Strange Fruit: Billie Holiday e a biografia de uma canção – publicado no Brasil pela editora Cosac Naify, em 2012 – é um excelente trabalho de pesquisa que traz as várias faces de uma música aclamada e ao mesmo tempo rejeitada por abordar de forma tão vivaz uma das práticas de segreração mais cruéis cometidas contra negros nos Estados Unidos.
Por Renata Mielli, especial para o Vermelho
Muitas vezes parece que a sociedade sofre de uma “cegueira coletiva” quando se depara com as atrocidades que a humanidade pode cometer contra si própria. Para despertar as pessoas de situações de indiferença – que são tão criminosas quanto os crimes que insistem em ignorar – é preciso um choque, algo que tire a multidão de sua zona de conforto, do seu “círculo de proteção”.

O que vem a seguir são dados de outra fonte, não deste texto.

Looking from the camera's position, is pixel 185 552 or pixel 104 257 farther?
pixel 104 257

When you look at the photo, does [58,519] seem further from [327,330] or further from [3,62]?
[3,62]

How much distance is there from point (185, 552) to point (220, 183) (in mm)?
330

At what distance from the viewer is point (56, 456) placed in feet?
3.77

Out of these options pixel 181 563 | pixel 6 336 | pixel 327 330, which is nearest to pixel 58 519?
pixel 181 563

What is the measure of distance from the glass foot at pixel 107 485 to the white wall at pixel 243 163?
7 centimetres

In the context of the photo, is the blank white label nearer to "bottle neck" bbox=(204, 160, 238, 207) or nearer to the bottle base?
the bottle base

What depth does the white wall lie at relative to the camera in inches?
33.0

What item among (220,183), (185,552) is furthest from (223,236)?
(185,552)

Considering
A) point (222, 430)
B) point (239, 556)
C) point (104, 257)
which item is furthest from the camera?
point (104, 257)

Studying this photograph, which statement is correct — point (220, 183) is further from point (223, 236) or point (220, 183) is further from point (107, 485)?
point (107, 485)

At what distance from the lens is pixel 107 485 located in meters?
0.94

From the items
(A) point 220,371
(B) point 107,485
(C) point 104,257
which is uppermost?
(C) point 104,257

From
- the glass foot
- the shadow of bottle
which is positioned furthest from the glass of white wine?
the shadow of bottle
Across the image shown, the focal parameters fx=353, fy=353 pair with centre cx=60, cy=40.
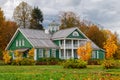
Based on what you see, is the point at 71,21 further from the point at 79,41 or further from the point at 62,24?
the point at 79,41

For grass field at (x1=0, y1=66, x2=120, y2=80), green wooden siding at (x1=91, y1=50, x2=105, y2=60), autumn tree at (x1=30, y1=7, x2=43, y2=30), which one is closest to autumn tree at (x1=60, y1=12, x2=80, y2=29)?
autumn tree at (x1=30, y1=7, x2=43, y2=30)

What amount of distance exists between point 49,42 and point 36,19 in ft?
112

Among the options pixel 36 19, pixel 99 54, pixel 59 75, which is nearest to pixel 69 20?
pixel 36 19

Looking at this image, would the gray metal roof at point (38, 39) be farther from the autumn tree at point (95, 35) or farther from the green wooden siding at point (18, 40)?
the autumn tree at point (95, 35)

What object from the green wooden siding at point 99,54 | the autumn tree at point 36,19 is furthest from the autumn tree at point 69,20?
the green wooden siding at point 99,54

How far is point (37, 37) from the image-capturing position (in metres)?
70.1

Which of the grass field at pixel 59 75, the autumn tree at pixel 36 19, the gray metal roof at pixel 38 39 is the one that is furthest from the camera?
the autumn tree at pixel 36 19

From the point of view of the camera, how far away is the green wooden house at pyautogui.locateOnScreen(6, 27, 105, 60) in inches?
2670

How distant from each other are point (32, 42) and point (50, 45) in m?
4.52

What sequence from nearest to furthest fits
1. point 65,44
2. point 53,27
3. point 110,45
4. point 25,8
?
1. point 110,45
2. point 65,44
3. point 53,27
4. point 25,8

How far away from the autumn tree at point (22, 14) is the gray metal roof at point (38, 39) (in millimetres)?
23588

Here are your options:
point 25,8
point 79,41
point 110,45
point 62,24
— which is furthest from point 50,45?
point 62,24

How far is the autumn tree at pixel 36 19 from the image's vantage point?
4032 inches

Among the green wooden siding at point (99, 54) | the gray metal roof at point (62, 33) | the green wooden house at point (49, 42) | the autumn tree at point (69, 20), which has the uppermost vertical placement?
the autumn tree at point (69, 20)
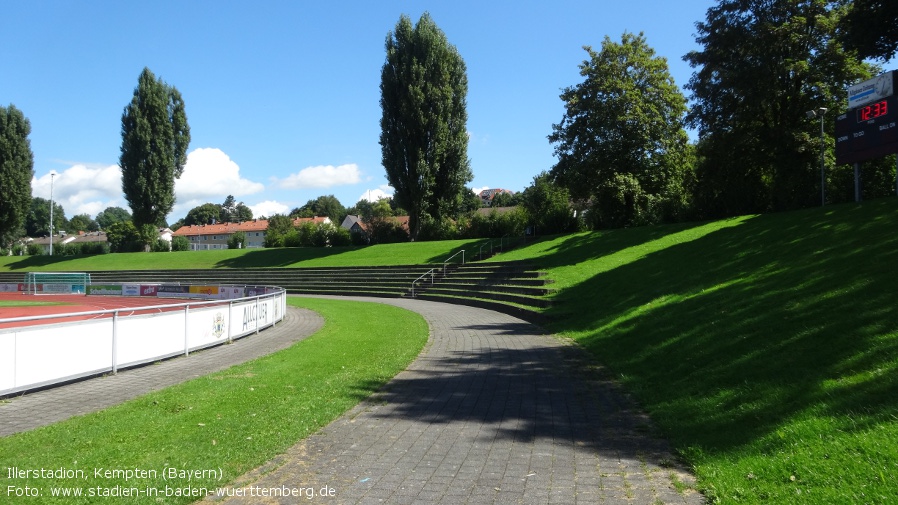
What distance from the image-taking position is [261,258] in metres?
54.9

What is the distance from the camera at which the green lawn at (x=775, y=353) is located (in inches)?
173

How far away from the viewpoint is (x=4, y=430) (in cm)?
659

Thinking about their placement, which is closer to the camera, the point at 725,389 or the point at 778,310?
the point at 725,389

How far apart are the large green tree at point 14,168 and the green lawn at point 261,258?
17.2 ft

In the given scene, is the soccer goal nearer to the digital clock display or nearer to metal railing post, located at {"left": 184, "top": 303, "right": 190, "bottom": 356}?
metal railing post, located at {"left": 184, "top": 303, "right": 190, "bottom": 356}

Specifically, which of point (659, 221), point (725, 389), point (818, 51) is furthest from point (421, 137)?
point (725, 389)

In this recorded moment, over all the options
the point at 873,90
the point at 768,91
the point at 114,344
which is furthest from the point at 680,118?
the point at 114,344

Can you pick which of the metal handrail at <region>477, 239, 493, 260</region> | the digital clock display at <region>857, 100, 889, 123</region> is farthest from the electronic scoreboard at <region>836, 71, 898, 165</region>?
the metal handrail at <region>477, 239, 493, 260</region>

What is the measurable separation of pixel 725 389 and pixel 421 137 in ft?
150

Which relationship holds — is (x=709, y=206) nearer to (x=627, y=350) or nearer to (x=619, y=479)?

Na voz de uma das maiores divas do jazz, Billie Holiday, um poema de três estrofes escrito em 1936 por Abel Meeropol – um professor universitário de Nova Iorque – se transformou numa das maiores bofetadas de toda a história contra a violência racial que vitimava negros através de linchamentos sangrentos no sul dos Estados Unidos.
Essa música tornou-se tão importante que mereceu uma biografia. O livro do jornalista David Margolick, Strange Fruit: Billie Holiday e a biografia de uma canção, conta a história da música que retrata os corpos de negros assassinados e pendurandos em árvores, pela metáfora do “fruto estranho”. Muitos consideram Strange Fruit “como o primeiro protesto relevante em letra e música, o primeiro clamor não emudecido contra o racismo”, na avaliação de Leonard Feather, crítico de Jazz.
Uma música que de tão perturbadora vivia em uma espécie de “quarentena artística”, como diz o autor. Não era seguro cantá-la em qualquer lugar, e mesmo nos lugares onde se poderia testar a força da canção, ela era recebida muitas vezes com reprovação. “Havia um contraste entre a canção trágica de protesto, cantada com profundo sentimento por uma negra que sentia o horror de um linchamento, e os clientes que saíam para se divertir, beber e dar umas risadas”, disse Alden Todd, um dos entrevistados de Margolick. Apesar de não ter sido censurada, e execução de Strange Fruit em rádios era quase “proibida”, pelo mal estar que causava nos ouvintes.
Abel Meeropol era judeu, ativista político e membro clandestino do Partido Comunista. Strange Fruit nasceu como um poema de indignação: ao ver um retrato de um linchamento numa revista, Meeropol escreveu a poesia. Sua primeira aparição pública foi na edição de janeiro de 1937 do jornal sindical The New York Teacher, sob o título de Bitter Fruit. Foi o próprio Meeropol quem depois musicou o poema, que era cantado em rodas de esquerda.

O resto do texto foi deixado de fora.